[[ Supplied data open ]]

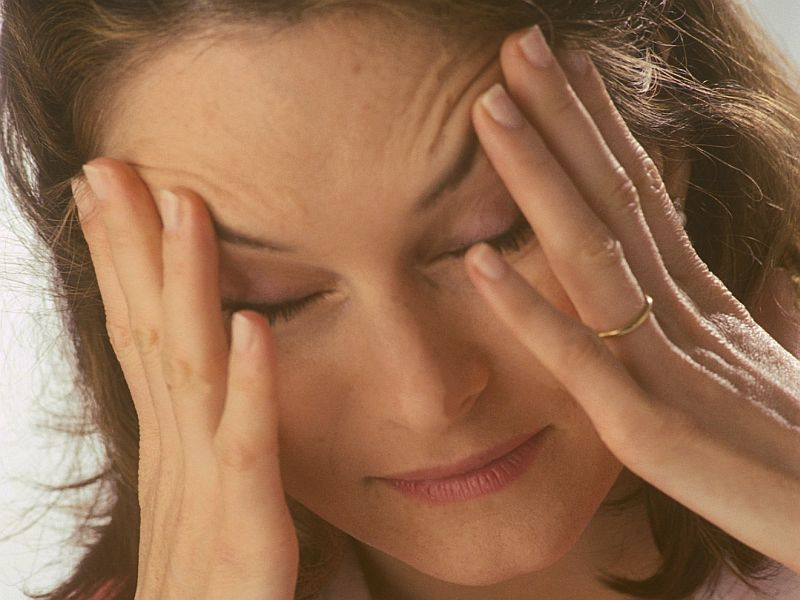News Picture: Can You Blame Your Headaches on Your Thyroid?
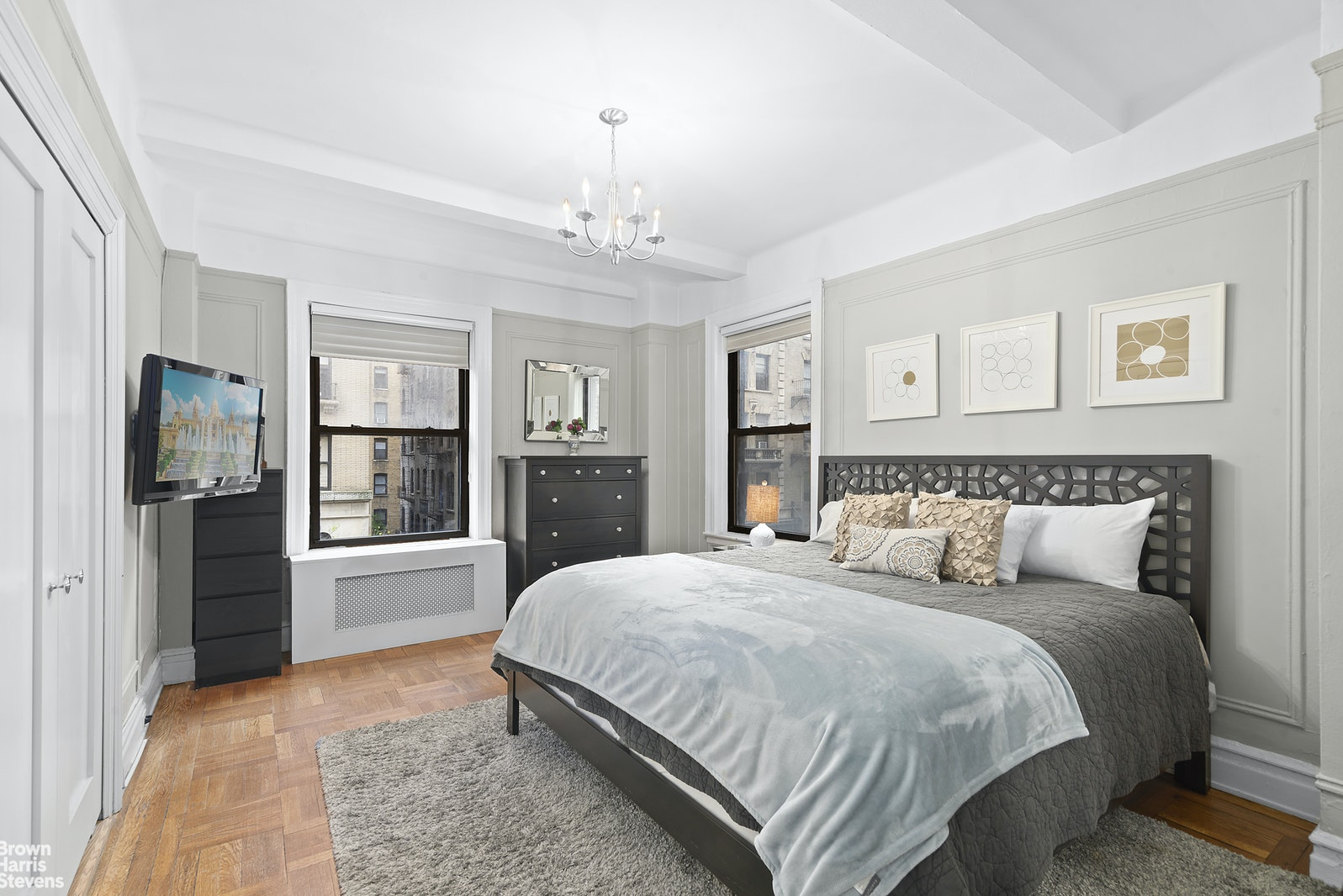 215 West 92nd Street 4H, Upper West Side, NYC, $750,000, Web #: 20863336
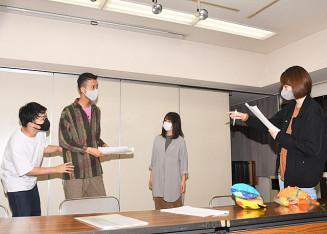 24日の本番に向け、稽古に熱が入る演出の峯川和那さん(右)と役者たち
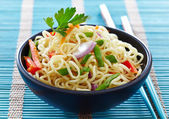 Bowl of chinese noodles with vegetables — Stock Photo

[[ Supplied data closed ]]

• _Instructions for the task_: Write out the material above exactly; no pictures.

• _Task result_:
News Picture: Can You Blame Your Headaches on Your Thyroid?
 215 West 92nd Street 4H, Upper West Side, NYC, $750,000, Web #: 20863336
 24日の本番に向け、稽古に熱が入る演出の峯川和那さん(右)と役者たち
 Bowl of chinese noodles with vegetables — Stock Photo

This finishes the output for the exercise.